> **TEKS BACAAN**:

......

Mengapa fenomena The Kop Effect ini terus berlanjut? Ini adalah sebuah hal yang sangat menarik untuk dibahas. Dan seperti biasa, jika sudah membahas sepak bola, jangan kaget jika pisau analisanya akan menyayat-nyayat ke bidang-bidang lain. Bukankah sepak bola memang salah satu intisari dari peradaban, kamerad? Oke mari sedikit menjadi sok tahu sok pinter dan kita kulit bersama fenomena sialan bernama The Kop Effect ini!

Bukan karena kesombongan!

Menghancurkan Chelsea tapi kemudian dibantai Leicester? WTF! Tapi itulah kenyataan. Walau pahit tetap harus kita teguk, karena memang ada cawan yang tidak bisa kita tolak. Masalahnya dimana sebenarnya titik lemah Liverpool?

Secara kualitas, para pemain Liverpool tidak terlalu njomplang satu dengan yang lain. Sebut saja lini depan, selain ada Firminho, juga ada Sturidge, Mane dan Origi. Walau tidak sememukau Ibrakadabra atau CR7, mereka tetap striker-striker diatas rata-rata, apalagi bandingnya Crystal Palace, Southampton dan terutama Bournemoth.

......

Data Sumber
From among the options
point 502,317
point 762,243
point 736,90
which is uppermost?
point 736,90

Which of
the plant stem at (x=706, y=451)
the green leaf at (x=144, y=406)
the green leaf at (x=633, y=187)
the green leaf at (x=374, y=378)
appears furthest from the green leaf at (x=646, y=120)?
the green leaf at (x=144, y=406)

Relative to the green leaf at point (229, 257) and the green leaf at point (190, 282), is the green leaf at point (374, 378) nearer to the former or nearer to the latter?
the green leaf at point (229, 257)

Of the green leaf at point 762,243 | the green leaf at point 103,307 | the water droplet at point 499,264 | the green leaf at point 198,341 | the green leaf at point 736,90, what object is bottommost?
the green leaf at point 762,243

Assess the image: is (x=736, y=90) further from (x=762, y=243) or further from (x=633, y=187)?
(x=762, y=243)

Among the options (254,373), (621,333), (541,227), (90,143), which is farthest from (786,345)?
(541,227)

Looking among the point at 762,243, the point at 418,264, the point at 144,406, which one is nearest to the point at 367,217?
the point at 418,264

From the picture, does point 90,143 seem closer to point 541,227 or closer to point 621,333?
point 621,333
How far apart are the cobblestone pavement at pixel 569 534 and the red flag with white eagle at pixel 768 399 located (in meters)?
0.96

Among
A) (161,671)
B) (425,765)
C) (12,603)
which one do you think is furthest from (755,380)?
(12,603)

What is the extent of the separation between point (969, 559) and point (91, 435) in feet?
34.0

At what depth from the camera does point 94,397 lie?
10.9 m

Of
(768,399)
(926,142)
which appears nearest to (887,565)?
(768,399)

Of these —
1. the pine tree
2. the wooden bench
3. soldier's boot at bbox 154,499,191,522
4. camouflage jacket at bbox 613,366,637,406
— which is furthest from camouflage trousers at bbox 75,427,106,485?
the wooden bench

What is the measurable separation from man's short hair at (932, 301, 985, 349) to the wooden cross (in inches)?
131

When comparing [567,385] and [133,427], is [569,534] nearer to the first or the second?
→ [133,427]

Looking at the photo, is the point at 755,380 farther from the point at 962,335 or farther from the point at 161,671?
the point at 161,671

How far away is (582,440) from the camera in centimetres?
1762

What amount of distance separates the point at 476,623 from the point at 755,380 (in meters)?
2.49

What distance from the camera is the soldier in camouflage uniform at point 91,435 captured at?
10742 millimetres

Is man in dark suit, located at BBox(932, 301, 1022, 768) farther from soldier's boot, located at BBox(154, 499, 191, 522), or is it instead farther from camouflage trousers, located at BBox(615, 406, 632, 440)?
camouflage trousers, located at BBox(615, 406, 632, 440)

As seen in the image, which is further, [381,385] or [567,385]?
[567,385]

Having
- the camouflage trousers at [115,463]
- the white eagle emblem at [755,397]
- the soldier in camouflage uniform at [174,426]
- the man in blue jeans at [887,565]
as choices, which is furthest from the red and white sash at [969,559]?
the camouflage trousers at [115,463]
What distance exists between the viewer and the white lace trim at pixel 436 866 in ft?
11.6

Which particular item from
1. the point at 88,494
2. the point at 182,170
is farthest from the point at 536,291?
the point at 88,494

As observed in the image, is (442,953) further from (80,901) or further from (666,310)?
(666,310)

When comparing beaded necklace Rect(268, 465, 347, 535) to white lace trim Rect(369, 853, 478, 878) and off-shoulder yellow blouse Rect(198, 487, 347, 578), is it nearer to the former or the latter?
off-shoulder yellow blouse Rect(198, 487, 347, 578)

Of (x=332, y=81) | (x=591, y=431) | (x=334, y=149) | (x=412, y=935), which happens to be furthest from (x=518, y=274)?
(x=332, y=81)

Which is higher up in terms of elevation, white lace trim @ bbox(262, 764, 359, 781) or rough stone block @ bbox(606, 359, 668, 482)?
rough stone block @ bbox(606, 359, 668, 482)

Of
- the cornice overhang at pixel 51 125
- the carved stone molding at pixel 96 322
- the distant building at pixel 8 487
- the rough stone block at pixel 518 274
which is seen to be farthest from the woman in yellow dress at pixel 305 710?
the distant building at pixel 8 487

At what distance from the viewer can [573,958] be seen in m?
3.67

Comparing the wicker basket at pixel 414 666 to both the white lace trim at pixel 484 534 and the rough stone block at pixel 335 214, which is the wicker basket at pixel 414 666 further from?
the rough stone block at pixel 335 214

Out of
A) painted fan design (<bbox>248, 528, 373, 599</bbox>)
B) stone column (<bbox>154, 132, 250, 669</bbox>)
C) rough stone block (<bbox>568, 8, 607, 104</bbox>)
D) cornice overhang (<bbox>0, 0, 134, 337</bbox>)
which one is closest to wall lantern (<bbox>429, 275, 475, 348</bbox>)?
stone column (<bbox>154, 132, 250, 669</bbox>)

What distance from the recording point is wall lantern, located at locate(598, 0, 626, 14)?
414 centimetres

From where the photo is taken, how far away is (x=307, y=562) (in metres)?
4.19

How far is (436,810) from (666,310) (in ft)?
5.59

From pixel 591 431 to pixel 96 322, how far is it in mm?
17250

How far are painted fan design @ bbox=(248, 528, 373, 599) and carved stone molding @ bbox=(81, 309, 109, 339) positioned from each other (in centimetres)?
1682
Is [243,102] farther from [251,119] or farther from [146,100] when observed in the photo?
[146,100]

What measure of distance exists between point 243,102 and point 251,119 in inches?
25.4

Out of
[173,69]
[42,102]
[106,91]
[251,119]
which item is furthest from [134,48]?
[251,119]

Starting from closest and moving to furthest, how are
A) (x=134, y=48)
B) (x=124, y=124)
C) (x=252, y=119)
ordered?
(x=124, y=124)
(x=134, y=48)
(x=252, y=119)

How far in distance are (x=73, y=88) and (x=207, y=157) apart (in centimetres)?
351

......

> **SOAL UNTUK DIKERJAKAN**:
**a.** Menurut teks tentang The Kop Effect, siapa saja penyerang Liverpool yang disebut selain Firminho?
**b.** Ringkas teks tentang The Kop Effect dalam dua kalimat.
**c.** Tolong ulangi kata demi kata bagian teks tentang The Kop Effect, mulai dari "Mengapa fenomena The" dan berakhir pada "Bukan karena kesombongan!".
Data di atas diambil dari sumber yang berbeda.

> **KUMPULAN JAWABAN**:
**a.** Sturidge, Mane, dan Origi.

**b.** Teks ini membahas mengapa fenomena The Kop Effect terus berlanjut, dengan menyoroti Liverpool yang menghancurkan Chelsea tetapi kemudian dibantai Leicester. Menurut teks ini, kualitas para pemain Liverpool tidak terlalu njomplang satu dengan yang lain, dan lini depannya diisi striker di atas rata-rata seperti Firminho, Sturidge, Mane, dan Origi.

**c.**
Mengapa fenomena The Kop Effect ini terus berlanjut? Ini adalah sebuah hal yang sangat menarik untuk dibahas. Dan seperti biasa, jika sudah membahas sepak bola, jangan kaget jika pisau analisanya akan menyayat-nyayat ke bidang-bidang lain. Bukankah sepak bola memang salah satu intisari dari peradaban, kamerad? Oke mari sedikit menjadi sok tahu sok pinter dan kita kulit bersama fenomena sialan bernama The Kop Effect ini!

Bukan karena kesombongan!